[[ THE DATA open ]]

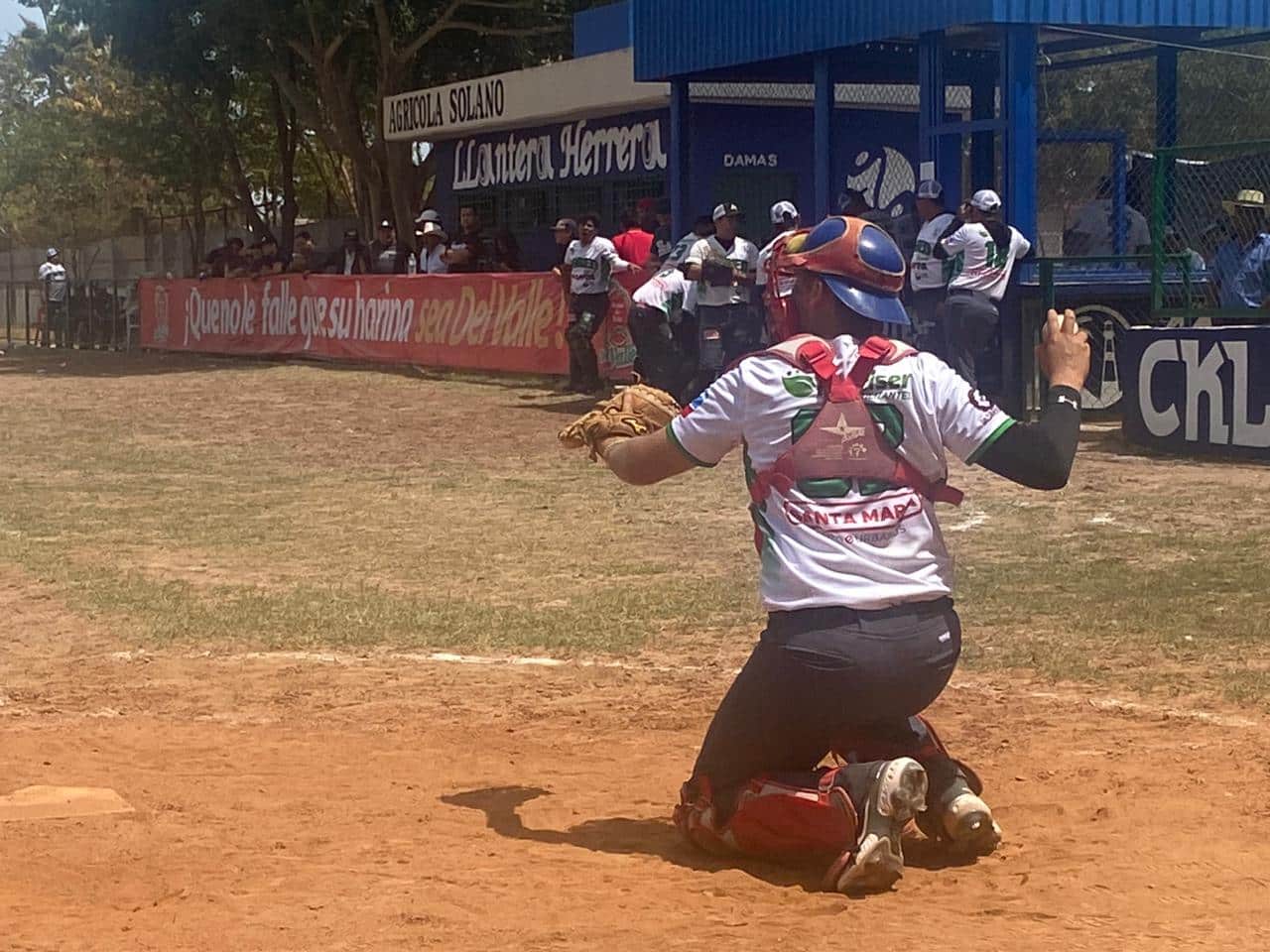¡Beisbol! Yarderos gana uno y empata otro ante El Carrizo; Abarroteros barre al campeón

[[ THE DATA closed ]]
[[ THE DATA open ]]

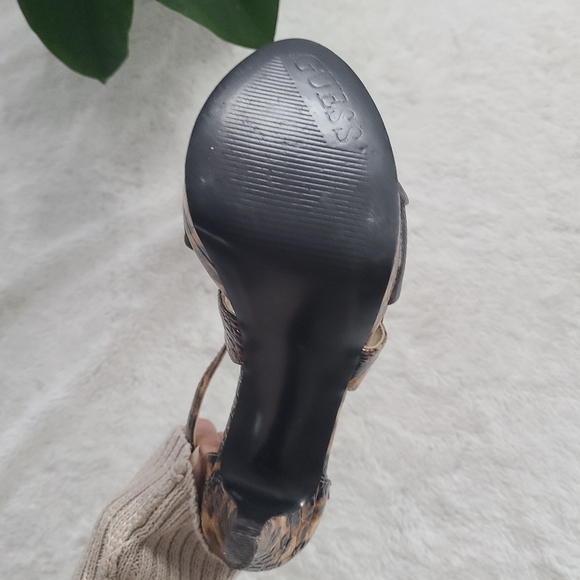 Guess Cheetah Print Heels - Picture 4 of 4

[[ THE DATA closed ]]
[[ THE DATA open ]]

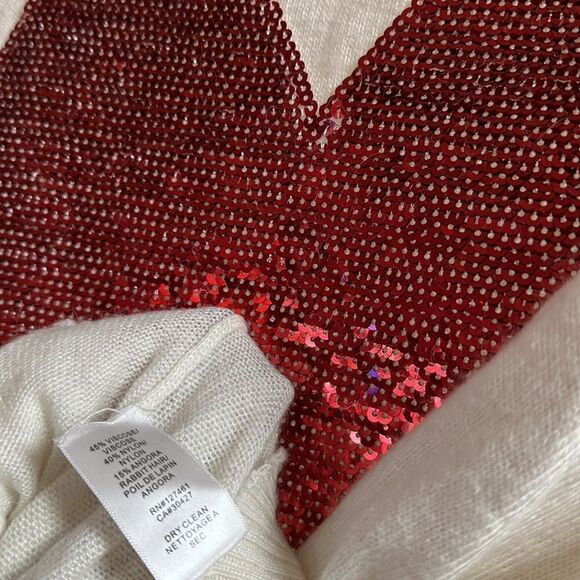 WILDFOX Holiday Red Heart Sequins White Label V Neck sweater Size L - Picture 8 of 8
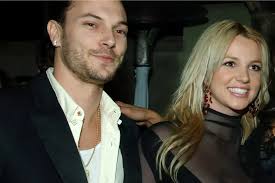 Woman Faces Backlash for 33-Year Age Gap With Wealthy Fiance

[[ THE DATA closed ]]

> **ACTIVITY**: Looking above, find the stretch of lines that opens with the one holding "WILDFOX Holiday Red" and closes with the one holding "Woman Faces Backlash". Copy it exactly, pictures excluded.

> **SOLUTION TO THIS TASK**:
 WILDFOX Holiday Red Heart Sequins White Label V Neck sweater Size L - Picture 8 of 8
 Woman Faces Backlash for 33-Year Age Gap With Wealthy Fiance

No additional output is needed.